Bring My Cup! ☕
Personalizing Vision-Language-Action Models with Visual Attentive Prompting

Sangoh Lee , Sangwoo Mo^* , Wook-Shin Han^*

^* Equal advising

Pohang University of Science and Technology (POSTECH)

🤗

Imagine asking for your favorite coffee mug while getting ready for work, or having a robot fetch your pet’s specific toy from a pile of similar objects. To be truly useful in daily life, robots must discern the subtle details that distinguish "a cup" from "my cup."

"Put my stuffed toy into the plastic bowl"

"Put my brother's dog figurine and my ornament into the plastic bowl"

"Put my pouch into the plastic bowl"

"Put my cat figurine and my brother's owl figurine into the plastic bowl"

"Put my camera on towel"

"Pick my pen holder"

"Select my leather bag"

"Select my cat figurine"

VAP enables frozen VLA models to manipulate user-specific objects among visually similar distractors.

From "A Cup" to "MY Cup"

Standard Vision-Language-Action (VLA) models are excellent at understanding generic concepts like "pick up the cup." However, they fail when users ask for specific instances: "Bring my cup." To a generic VLA, your favorite mug is just "a cup" among many others.

Visual Attentive Prompting (VAP) bridges this gap between semantic understanding and instance-level control. By visually highlighting the target object in the robot's eye, VAP allows existing VLAs to manipulate unseen personal objects immediately—no training, no fine-tuning, just prompting.

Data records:
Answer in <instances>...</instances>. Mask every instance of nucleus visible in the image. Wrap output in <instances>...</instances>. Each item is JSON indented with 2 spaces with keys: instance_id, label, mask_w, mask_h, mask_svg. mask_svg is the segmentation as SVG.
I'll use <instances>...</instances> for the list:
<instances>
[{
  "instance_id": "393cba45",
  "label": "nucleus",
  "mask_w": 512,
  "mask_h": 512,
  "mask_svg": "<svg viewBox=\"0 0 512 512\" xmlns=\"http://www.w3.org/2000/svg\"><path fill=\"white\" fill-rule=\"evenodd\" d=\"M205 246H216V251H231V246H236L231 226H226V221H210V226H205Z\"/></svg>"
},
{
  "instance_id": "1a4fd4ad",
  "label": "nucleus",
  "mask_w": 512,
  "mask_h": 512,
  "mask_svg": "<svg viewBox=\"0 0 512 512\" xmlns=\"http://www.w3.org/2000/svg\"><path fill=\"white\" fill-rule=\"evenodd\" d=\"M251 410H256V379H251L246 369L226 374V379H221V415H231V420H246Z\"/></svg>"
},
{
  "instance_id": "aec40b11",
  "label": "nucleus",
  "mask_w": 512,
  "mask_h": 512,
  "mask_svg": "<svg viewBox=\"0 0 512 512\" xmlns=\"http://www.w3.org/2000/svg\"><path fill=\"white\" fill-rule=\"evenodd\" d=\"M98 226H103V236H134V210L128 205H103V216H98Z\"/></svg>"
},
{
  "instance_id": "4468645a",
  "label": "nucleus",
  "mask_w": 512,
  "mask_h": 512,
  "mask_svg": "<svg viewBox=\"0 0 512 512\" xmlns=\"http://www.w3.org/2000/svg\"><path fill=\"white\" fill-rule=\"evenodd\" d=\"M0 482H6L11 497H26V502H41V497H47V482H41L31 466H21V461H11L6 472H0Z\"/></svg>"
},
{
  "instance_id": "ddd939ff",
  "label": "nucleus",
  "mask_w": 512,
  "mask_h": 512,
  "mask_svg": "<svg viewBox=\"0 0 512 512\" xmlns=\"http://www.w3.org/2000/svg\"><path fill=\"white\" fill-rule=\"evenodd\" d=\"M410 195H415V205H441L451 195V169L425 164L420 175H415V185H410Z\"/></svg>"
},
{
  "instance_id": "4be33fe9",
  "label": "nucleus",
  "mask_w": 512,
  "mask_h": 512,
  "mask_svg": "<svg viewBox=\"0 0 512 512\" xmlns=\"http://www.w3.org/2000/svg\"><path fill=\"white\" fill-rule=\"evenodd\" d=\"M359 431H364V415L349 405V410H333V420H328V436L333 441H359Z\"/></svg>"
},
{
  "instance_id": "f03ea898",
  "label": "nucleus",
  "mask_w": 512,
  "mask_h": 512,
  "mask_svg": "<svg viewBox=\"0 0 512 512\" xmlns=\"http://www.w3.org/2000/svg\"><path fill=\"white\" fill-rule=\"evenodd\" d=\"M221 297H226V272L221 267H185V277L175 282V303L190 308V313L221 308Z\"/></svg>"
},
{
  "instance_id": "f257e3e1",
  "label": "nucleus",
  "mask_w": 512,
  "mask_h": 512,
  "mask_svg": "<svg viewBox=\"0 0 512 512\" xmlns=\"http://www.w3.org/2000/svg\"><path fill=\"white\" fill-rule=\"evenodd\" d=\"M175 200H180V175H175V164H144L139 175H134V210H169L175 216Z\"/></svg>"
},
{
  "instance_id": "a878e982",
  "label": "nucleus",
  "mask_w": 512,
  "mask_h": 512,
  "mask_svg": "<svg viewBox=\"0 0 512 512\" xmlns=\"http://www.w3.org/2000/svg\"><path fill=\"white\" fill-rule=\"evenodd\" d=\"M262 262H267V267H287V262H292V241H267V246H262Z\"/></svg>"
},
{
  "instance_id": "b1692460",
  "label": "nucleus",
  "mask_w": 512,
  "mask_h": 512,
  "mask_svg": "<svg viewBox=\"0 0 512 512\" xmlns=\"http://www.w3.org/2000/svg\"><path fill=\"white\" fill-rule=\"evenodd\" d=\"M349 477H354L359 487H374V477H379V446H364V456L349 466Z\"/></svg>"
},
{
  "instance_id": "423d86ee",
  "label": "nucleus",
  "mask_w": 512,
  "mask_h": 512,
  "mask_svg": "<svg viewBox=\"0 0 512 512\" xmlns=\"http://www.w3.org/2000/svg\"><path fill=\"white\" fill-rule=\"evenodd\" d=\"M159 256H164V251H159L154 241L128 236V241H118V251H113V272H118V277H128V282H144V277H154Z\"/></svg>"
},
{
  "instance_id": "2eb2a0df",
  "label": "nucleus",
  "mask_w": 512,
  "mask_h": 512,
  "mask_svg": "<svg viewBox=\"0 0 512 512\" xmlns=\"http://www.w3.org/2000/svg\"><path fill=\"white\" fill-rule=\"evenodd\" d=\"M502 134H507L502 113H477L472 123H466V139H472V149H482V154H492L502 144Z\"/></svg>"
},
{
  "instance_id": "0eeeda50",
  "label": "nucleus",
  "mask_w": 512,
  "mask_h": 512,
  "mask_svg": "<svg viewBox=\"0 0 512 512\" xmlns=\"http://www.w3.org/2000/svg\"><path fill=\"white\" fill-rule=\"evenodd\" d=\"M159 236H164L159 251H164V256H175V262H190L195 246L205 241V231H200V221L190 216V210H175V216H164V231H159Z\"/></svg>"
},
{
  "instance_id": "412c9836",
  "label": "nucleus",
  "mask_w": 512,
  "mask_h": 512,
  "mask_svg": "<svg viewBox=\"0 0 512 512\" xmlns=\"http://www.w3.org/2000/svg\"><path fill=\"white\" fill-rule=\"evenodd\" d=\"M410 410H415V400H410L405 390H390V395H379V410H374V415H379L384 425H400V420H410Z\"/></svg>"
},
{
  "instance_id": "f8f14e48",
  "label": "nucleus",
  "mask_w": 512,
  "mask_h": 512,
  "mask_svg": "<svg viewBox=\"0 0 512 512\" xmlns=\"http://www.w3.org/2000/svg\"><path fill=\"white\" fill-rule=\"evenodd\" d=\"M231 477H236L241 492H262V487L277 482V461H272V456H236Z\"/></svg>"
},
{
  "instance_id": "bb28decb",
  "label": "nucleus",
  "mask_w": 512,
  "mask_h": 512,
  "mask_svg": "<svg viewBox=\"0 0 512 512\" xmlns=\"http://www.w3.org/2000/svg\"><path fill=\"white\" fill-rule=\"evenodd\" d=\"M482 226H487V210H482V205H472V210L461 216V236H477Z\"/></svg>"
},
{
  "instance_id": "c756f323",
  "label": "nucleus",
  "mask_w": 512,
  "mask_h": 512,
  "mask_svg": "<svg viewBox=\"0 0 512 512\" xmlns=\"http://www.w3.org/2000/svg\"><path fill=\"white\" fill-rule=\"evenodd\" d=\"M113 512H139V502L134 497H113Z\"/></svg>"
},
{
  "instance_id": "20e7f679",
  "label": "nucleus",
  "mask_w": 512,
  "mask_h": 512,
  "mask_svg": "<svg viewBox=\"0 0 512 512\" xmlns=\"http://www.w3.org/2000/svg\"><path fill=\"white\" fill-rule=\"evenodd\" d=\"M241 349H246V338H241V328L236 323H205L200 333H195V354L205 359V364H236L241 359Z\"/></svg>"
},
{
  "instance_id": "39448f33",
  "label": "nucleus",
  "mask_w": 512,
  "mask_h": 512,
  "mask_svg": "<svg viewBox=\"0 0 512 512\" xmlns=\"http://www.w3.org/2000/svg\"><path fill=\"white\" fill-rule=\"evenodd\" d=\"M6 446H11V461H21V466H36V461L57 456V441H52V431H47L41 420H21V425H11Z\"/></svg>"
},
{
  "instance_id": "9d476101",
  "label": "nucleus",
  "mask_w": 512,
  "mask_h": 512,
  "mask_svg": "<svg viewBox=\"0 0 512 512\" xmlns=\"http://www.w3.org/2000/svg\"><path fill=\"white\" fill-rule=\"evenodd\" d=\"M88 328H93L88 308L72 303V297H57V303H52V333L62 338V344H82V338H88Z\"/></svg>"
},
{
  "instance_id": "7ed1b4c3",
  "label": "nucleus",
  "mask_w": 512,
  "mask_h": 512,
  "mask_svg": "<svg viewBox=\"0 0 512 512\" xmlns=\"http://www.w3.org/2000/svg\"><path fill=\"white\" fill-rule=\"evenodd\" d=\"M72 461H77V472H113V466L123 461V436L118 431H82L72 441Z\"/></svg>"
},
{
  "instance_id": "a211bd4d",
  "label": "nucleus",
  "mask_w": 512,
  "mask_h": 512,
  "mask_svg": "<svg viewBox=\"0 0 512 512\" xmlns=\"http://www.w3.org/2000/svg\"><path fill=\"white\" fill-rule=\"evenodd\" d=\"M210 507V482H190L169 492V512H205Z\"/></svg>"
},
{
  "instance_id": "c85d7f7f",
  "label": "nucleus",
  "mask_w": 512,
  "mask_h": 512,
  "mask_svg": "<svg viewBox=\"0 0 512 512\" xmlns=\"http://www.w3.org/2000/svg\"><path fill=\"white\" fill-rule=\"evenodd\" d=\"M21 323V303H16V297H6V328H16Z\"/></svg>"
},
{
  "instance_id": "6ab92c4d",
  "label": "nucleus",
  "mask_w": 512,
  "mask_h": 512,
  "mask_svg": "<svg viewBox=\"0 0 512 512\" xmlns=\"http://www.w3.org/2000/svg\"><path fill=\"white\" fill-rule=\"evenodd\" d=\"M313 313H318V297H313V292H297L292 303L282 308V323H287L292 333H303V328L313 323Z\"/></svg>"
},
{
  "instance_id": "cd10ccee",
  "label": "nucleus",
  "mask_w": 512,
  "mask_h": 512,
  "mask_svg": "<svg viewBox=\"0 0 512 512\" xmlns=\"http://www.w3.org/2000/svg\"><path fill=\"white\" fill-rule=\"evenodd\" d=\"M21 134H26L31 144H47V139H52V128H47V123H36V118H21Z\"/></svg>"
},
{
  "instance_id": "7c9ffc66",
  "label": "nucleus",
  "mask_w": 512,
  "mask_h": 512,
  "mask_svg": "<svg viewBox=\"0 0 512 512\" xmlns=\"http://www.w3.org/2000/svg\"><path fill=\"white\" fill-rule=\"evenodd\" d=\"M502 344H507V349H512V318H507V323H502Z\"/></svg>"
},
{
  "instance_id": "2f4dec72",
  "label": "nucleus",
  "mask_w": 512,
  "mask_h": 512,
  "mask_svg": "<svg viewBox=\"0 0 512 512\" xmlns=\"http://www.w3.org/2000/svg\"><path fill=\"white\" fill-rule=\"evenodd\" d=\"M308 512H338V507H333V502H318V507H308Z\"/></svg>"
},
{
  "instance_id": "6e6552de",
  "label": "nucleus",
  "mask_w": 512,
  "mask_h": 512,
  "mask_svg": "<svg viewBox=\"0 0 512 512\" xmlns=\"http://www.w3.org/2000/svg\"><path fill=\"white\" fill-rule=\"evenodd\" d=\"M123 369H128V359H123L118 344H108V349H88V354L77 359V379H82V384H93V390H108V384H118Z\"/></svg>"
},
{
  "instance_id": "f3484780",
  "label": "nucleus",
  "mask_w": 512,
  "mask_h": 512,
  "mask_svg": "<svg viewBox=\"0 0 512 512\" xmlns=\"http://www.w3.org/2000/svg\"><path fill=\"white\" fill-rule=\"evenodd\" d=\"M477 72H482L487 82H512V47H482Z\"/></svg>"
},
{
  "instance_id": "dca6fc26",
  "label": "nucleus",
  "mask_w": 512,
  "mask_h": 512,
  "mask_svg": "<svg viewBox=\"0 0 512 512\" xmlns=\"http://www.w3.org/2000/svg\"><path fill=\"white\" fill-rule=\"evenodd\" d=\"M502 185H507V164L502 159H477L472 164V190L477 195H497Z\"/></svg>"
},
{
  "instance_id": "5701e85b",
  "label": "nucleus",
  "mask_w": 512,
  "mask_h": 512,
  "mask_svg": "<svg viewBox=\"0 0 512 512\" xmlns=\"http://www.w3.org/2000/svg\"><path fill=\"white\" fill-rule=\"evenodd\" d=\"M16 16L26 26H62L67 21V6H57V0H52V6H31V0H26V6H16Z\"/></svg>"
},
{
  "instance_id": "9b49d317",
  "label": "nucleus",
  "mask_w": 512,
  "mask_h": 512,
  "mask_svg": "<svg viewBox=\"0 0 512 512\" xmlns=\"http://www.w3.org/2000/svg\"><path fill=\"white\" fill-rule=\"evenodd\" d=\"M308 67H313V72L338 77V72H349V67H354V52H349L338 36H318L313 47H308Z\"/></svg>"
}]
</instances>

--- Task requirements ---
1: Transcribe the passage of the Visual Attentive Prompting page from "Standard Vision-Language-Action (VLA)" to "fine-tuning, just prompting.".
2: Find every line in the entries that contains the string "instances", matching its case exactly, and copy each such line.

--- Per-task outputs ---
1:
Standard Vision-Language-Action (VLA) models are excellent at understanding generic concepts like "pick up the cup." However, they fail when users ask for specific instances: "Bring my cup." To a generic VLA, your favorite mug is just "a cup" among many others.

Visual Attentive Prompting (VAP) bridges this gap between semantic understanding and instance-level control. By visually highlighting the target object in the robot's eye, VAP allows existing VLAs to manipulate unseen personal objects immediately—no training, no fine-tuning, just prompting.

2:
Answer in <instances>...</instances>. Mask every instance of nucleus visible in the image. Wrap output in <instances>...</instances>. Each item is JSON indented with 2 spaces with keys: instance_id, label, mask_w, mask_h, mask_svg. mask_svg is the segmentation as SVG.
I'll use <instances>...</instances> for the list:
<instances>
</instances>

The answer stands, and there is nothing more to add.